The information, opinions and forward-looking statements contained in this

announcement speak only as at its date, and are subject to change without

notice. The Company does not undertake any obligation to review, update,

confirm, or to release publicly any revisions to any forward-looking statements

to reflect events that occur or circumstances that arise in relation to the

content of this announcement.

The Manager is acting exclusively for the Company and no one else in connection

with the Private Placement and assume no responsibility for this announcement.

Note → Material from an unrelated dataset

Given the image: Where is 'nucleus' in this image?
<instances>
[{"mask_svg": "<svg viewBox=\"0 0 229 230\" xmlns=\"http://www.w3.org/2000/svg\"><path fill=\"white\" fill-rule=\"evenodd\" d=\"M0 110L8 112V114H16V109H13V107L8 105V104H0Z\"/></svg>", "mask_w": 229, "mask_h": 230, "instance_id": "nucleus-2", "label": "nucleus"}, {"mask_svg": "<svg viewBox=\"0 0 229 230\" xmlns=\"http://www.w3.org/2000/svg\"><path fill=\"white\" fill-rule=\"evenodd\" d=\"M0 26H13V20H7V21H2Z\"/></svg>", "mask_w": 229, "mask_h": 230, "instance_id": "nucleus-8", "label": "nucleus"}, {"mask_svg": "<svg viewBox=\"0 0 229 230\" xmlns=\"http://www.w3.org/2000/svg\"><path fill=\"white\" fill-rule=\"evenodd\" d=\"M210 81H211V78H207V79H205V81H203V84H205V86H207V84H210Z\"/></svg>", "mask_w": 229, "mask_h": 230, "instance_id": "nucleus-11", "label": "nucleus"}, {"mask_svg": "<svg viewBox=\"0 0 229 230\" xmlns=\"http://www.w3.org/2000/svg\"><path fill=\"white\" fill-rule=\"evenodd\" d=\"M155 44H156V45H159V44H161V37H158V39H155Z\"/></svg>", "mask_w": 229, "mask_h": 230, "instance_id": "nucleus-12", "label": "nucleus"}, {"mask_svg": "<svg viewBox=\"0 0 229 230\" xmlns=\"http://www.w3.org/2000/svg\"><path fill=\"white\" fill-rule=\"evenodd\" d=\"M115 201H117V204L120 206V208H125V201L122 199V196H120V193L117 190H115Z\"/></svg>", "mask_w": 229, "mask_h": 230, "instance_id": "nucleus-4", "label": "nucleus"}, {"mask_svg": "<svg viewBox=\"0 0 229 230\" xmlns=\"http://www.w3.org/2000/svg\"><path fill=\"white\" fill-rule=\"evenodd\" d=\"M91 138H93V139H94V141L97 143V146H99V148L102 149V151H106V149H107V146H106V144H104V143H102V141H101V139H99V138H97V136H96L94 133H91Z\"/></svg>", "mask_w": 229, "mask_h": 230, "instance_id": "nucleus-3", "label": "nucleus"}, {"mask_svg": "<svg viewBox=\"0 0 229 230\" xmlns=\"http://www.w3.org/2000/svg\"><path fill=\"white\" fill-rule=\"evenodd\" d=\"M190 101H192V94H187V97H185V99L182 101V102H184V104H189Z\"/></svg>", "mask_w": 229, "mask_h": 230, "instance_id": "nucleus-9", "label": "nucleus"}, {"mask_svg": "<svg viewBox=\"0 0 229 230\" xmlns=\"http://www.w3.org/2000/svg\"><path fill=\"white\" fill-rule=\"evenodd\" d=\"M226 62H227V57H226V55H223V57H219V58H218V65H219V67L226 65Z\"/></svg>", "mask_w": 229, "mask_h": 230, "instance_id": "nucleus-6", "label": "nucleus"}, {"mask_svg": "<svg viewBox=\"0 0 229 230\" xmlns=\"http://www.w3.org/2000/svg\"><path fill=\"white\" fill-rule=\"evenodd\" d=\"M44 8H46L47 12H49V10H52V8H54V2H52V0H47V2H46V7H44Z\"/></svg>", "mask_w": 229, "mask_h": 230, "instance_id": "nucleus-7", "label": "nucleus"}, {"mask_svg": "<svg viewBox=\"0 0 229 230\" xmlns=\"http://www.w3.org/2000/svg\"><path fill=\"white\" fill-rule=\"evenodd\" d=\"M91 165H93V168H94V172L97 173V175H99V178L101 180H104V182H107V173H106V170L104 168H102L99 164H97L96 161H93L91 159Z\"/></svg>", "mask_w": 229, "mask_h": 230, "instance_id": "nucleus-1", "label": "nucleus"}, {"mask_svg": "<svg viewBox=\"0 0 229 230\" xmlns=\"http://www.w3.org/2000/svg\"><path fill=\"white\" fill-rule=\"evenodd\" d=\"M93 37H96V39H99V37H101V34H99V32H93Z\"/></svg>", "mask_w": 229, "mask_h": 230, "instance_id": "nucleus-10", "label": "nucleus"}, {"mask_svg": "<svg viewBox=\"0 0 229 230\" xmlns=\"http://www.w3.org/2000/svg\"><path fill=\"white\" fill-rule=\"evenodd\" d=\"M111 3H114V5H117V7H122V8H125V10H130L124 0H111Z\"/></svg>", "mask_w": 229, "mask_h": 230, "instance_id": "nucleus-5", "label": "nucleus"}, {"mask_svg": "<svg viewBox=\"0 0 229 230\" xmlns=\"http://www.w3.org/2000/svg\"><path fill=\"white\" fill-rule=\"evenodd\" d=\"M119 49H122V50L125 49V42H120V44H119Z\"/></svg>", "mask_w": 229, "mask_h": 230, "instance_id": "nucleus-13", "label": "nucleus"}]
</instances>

Neither the Manager or any of its respective directors, officers, employees,

advisers or agents accepts any responsibility or liability whatsoever for/or

makes any representation or warranty, express or implied, as to the truth,

accuracy or completeness of the information in this announcement (or whether any

information has been omitted from the announcement) or any other information

relating to the Company, its subsidiaries or associated companies, whether

written, oral or in a visual or electronic form, and howsoever transmitted or

made available or for any loss howsoever arising from any use of announcement or

its contents or otherwise arising in connection therewith.

This information is subject of the disclosure requirements under section 5-12 of

the Norwegian Securities Trading Act.